▸ Tasks to carry out:
a) According to the article on whether AI is making us dumber, on what date did OpenAI introduce ChatGPT?
b) Rewrite the stretch of the article on whether AI is making us dumber from "As we develop, our" through "as a replacement.", substituting "instructors" for "teachers".
-- Text for analysis follows --
Is AI Making Us Dumber?
- Anassilvia Valle
- Dec 2, 2025
- 2 min read
Artificial Intelligence has been around since 1956, when it was formally created at the Dartmouth Conference. However, early AI differs from the technology we currently have. Chat GPT, one of the most famous AIs today, was introduced by OpenAI on November 30, 2022. According to the company, the purpose of ChatGPT is to answer users' questions, engage in respectful conversations, generate human-like text, and assist with a wide range of tasks. In theory, this idea was flawless: a tool that answers questions accurately and rapidly, helping users with school assignments, work tasks, and much more. However, as its popularity quickly grew, a lot of concerns regarding plagiarism, integrity, and accuracy were brought up. This leads us to the main question: is AI making us dumber?
As we develop, our brain starts to improve our ability to analyze, evaluate, and interpret information for a given task. Critical thinking is essential to our daily life: it helps us innovate, create, study, and develop. However, recent studies have shown that, with the overreliance on Artificial Intelligence, the new generation isn't properly developing its critical thinking as they are not exactly thinking on their own. A tool whose purpose was to assist was now doing all the work. To approach AI in a different way, teachers have been trying to integrate it into their daily work by creating more interactive and fun classes to teach kids that AI should be used as a tool, not as a replacement.
-- Text for analysis concluded --
-- Recorded information follows --
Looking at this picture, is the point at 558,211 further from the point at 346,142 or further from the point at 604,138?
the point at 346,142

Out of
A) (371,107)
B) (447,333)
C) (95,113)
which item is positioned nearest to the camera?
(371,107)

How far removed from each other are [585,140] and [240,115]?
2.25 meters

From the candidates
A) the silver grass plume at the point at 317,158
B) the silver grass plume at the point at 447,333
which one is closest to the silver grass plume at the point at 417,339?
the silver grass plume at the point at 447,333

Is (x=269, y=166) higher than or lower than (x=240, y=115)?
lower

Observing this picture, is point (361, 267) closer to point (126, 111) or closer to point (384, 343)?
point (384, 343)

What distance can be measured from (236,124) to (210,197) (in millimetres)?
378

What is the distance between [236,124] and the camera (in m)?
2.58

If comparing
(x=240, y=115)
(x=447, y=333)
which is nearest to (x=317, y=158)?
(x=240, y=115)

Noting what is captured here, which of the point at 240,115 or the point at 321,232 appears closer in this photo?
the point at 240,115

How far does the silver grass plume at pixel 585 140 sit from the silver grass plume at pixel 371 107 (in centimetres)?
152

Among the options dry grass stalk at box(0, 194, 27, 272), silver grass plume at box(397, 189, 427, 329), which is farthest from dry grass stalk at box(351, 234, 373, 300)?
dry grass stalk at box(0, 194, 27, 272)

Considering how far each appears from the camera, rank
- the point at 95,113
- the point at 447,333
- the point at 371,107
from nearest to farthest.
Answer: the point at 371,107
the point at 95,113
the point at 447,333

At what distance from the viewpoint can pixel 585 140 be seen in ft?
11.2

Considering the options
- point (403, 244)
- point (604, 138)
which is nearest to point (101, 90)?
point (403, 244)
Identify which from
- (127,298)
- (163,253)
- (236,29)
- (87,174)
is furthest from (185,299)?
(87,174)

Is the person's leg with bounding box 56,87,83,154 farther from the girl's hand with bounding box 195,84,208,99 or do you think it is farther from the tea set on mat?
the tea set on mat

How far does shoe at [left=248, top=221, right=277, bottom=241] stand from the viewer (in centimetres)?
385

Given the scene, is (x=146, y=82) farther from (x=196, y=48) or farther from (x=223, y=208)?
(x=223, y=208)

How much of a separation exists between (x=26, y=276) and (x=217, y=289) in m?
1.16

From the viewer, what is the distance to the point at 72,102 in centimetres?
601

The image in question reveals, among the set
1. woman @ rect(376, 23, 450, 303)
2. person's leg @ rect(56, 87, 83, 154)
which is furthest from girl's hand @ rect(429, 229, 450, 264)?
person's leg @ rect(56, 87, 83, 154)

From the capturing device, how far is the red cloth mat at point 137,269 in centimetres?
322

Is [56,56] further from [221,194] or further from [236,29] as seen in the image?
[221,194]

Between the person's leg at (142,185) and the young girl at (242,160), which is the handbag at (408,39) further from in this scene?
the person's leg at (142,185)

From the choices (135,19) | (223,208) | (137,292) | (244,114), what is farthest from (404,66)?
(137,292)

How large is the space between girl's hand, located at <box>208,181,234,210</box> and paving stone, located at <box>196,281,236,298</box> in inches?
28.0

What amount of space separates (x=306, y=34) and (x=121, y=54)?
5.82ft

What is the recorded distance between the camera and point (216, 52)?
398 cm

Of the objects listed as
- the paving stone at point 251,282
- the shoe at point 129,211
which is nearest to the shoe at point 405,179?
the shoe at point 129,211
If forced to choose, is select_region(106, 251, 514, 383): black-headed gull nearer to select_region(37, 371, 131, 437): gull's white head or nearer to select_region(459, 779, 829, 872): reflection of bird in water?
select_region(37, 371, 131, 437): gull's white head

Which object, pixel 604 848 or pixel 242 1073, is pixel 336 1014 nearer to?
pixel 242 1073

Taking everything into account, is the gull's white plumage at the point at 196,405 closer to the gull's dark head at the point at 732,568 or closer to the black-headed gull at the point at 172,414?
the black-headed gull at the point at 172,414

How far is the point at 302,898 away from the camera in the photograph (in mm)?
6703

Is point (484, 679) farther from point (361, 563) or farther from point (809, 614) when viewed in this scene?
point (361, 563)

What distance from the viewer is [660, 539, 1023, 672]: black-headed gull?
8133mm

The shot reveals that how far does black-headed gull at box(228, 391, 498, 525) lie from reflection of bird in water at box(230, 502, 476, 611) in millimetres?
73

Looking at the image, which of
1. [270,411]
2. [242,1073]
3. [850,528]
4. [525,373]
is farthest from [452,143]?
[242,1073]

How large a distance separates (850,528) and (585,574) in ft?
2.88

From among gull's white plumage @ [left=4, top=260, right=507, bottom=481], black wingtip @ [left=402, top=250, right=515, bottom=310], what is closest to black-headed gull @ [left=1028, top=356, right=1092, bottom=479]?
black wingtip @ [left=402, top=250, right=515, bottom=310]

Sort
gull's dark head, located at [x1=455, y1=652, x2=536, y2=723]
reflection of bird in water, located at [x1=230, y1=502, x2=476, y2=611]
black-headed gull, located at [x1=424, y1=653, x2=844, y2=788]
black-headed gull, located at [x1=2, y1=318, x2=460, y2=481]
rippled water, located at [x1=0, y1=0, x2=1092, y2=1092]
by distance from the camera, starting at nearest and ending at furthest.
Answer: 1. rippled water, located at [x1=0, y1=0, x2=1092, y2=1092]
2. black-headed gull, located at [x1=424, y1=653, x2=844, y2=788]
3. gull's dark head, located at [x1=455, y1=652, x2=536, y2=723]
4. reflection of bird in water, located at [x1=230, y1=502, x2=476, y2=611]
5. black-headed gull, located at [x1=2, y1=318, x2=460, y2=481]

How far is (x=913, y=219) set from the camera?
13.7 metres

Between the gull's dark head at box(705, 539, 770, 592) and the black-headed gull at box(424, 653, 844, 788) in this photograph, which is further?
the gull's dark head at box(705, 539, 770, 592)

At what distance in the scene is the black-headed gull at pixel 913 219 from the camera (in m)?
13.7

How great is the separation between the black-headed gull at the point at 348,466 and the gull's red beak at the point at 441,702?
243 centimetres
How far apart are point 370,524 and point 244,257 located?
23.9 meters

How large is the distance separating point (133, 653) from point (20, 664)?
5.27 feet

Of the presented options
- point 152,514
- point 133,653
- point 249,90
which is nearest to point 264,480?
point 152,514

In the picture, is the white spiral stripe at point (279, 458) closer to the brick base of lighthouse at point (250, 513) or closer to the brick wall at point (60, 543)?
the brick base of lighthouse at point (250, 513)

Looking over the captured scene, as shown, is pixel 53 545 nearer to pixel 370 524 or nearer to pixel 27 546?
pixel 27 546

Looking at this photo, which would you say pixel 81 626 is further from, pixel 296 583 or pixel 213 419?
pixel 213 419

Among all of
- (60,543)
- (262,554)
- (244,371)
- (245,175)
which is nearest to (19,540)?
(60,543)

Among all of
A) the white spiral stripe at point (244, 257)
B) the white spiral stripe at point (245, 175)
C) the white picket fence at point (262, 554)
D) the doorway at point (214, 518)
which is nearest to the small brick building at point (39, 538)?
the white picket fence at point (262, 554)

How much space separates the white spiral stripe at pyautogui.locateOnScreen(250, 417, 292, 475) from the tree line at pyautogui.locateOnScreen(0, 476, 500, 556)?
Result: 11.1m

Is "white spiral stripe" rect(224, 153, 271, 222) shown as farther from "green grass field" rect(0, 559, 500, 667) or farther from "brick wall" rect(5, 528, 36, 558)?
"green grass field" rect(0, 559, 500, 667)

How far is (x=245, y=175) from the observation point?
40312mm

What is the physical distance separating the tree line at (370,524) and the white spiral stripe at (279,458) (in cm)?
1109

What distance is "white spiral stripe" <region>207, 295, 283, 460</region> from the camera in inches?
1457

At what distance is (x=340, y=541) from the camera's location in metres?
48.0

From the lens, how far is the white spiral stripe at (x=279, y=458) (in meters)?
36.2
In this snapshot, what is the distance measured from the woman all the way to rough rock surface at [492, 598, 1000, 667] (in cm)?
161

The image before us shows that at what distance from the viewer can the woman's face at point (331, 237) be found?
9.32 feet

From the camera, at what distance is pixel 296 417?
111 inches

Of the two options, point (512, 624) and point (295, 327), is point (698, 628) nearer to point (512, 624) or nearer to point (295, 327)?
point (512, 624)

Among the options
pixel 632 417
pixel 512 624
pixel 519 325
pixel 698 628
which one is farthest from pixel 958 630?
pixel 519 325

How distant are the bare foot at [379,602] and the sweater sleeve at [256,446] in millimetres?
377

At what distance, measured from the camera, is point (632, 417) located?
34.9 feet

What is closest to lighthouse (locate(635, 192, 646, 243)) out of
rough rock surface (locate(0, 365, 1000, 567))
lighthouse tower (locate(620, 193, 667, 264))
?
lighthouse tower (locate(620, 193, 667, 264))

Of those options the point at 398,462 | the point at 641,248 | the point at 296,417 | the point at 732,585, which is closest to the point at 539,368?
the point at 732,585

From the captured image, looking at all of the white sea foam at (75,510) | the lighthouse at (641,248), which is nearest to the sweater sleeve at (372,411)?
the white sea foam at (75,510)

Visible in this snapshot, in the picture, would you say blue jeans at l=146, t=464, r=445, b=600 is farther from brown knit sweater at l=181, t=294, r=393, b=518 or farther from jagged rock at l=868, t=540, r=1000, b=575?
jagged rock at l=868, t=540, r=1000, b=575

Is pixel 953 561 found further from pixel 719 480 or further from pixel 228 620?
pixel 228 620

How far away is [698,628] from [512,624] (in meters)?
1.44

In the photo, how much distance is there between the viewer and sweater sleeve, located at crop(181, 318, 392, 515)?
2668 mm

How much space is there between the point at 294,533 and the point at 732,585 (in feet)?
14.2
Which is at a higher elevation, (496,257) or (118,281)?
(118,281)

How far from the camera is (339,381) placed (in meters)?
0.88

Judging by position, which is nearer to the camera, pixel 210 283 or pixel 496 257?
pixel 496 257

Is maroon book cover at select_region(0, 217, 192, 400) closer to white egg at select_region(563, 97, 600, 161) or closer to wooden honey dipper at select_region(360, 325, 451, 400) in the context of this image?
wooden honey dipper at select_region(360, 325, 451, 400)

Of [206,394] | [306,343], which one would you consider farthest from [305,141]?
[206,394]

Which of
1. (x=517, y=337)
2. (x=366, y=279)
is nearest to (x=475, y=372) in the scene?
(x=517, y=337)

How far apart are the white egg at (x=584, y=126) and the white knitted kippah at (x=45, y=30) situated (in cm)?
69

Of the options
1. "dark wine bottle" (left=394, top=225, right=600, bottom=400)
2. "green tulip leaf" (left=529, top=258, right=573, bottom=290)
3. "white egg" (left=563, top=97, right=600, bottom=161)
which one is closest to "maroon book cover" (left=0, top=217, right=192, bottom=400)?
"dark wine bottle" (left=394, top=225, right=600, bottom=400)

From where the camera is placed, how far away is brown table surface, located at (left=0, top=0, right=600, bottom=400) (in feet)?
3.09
-- Recorded information concluded --
▸ Task solutions:
a) November 30, 2022

b)
As we develop, our brain starts to improve our ability to analyze, evaluate, and interpret information for a given task. Critical thinking is essential to our daily life: it helps us innovate, create, study, and develop. However, recent studies have shown that, with the overreliance on Artificial Intelligence, the new generation isn't properly developing its critical thinking as they are not exactly thinking on their own. A tool whose purpose was to assist was now doing all the work. To approach AI in a different way, instructors have been trying to integrate it into their daily work by creating more interactive and fun classes to teach kids that AI should be used as a tool, not as a replacement.